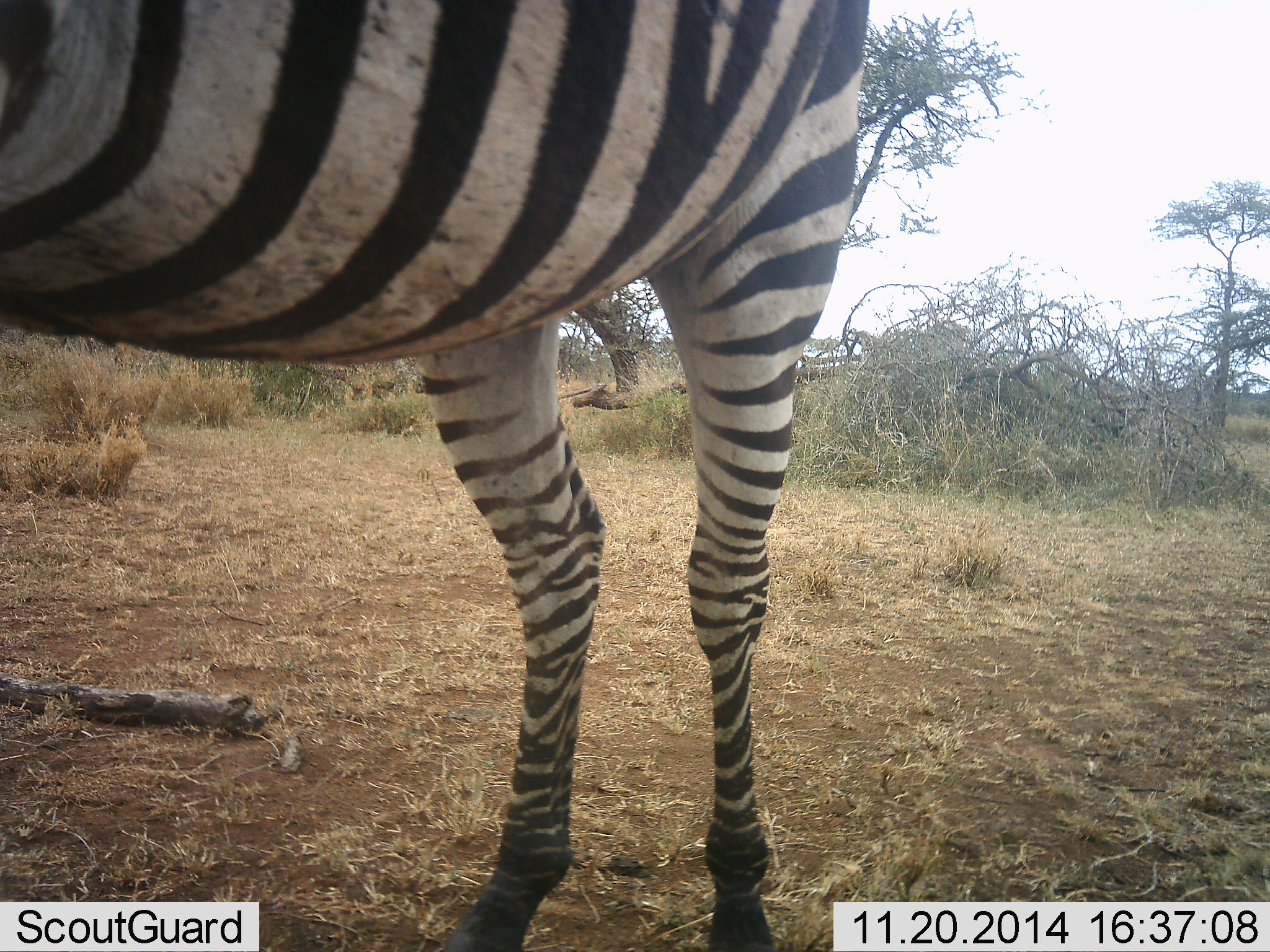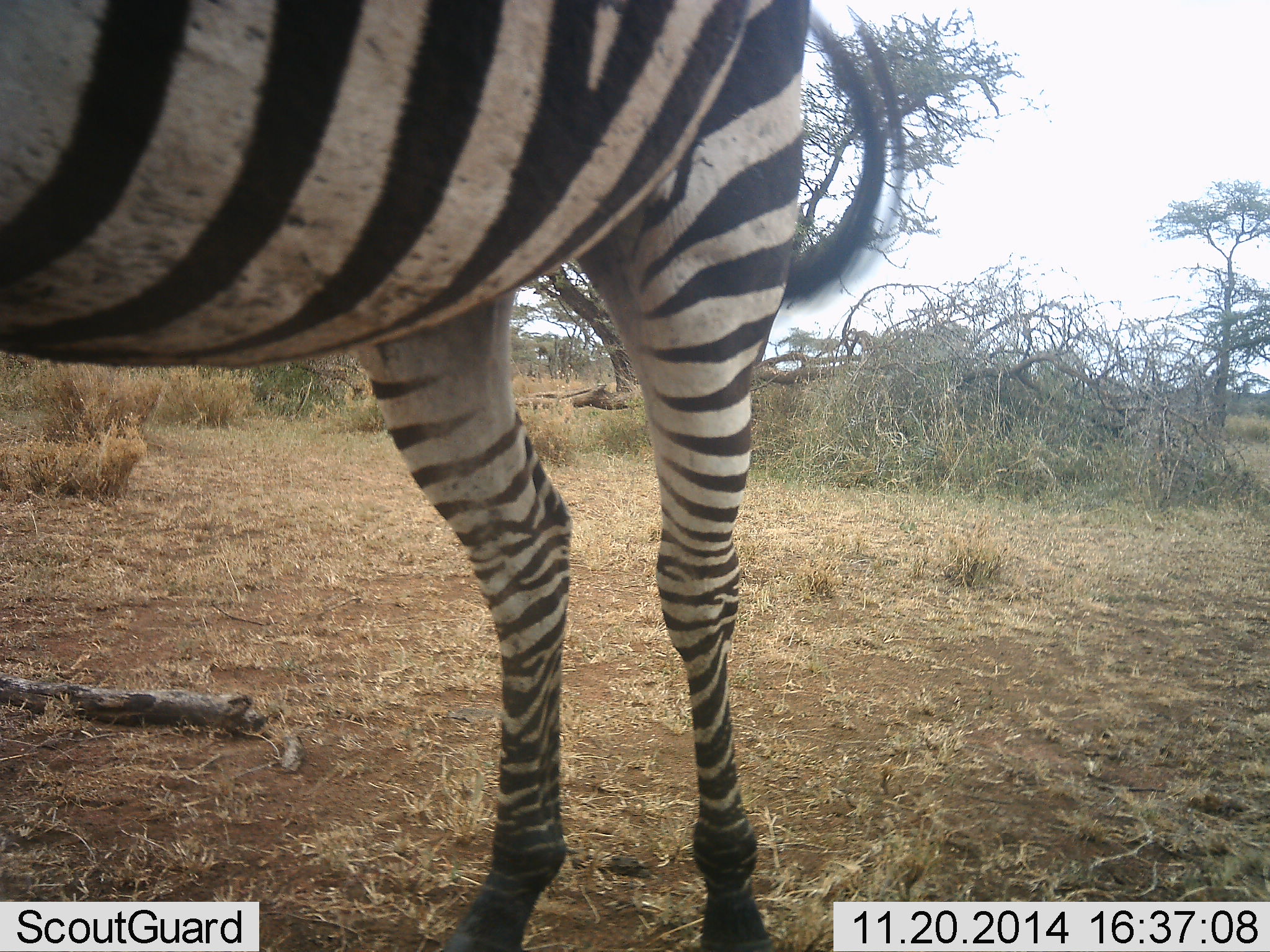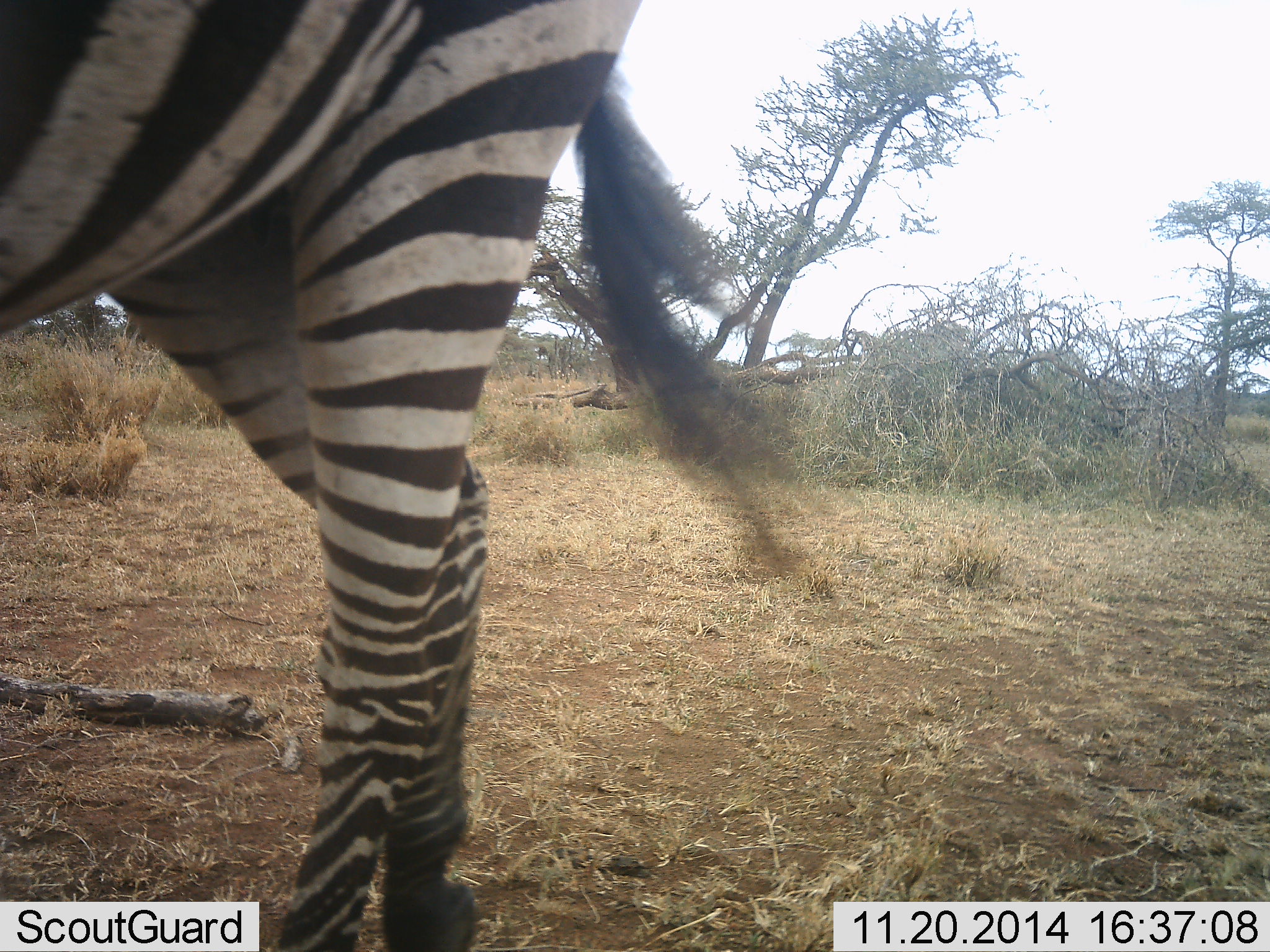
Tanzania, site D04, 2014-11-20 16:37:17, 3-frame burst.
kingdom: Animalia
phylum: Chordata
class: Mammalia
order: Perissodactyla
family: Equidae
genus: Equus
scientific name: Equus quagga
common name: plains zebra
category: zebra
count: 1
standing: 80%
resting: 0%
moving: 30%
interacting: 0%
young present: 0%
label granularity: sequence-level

• • •

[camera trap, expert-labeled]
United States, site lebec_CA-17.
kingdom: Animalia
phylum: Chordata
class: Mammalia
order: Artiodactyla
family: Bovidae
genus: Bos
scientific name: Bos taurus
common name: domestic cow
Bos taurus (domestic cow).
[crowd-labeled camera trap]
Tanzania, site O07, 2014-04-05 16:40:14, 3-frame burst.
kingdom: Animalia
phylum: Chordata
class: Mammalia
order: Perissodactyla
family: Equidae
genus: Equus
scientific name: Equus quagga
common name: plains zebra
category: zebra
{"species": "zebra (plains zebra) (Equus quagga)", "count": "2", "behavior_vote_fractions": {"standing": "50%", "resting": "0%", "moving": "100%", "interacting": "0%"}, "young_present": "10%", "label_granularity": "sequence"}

• • •

Activity:
Retype, exactly and in full, the lines above from the one containing "Tanzania, site D04, 2014-11-20" through the one containing "label granularity: sequence-level".

Completed exercise:
Tanzania, site D04, 2014-11-20 16:37:17, 3-frame burst.
kingdom: Animalia
phylum: Chordata
class: Mammalia
order: Perissodactyla
family: Equidae
genus: Equus
scientific name: Equus quagga
common name: plains zebra
category: zebra
count: 1
standing: 80%
resting: 0%
moving: 30%
interacting: 0%
young present: 0%
label granularity: sequence-level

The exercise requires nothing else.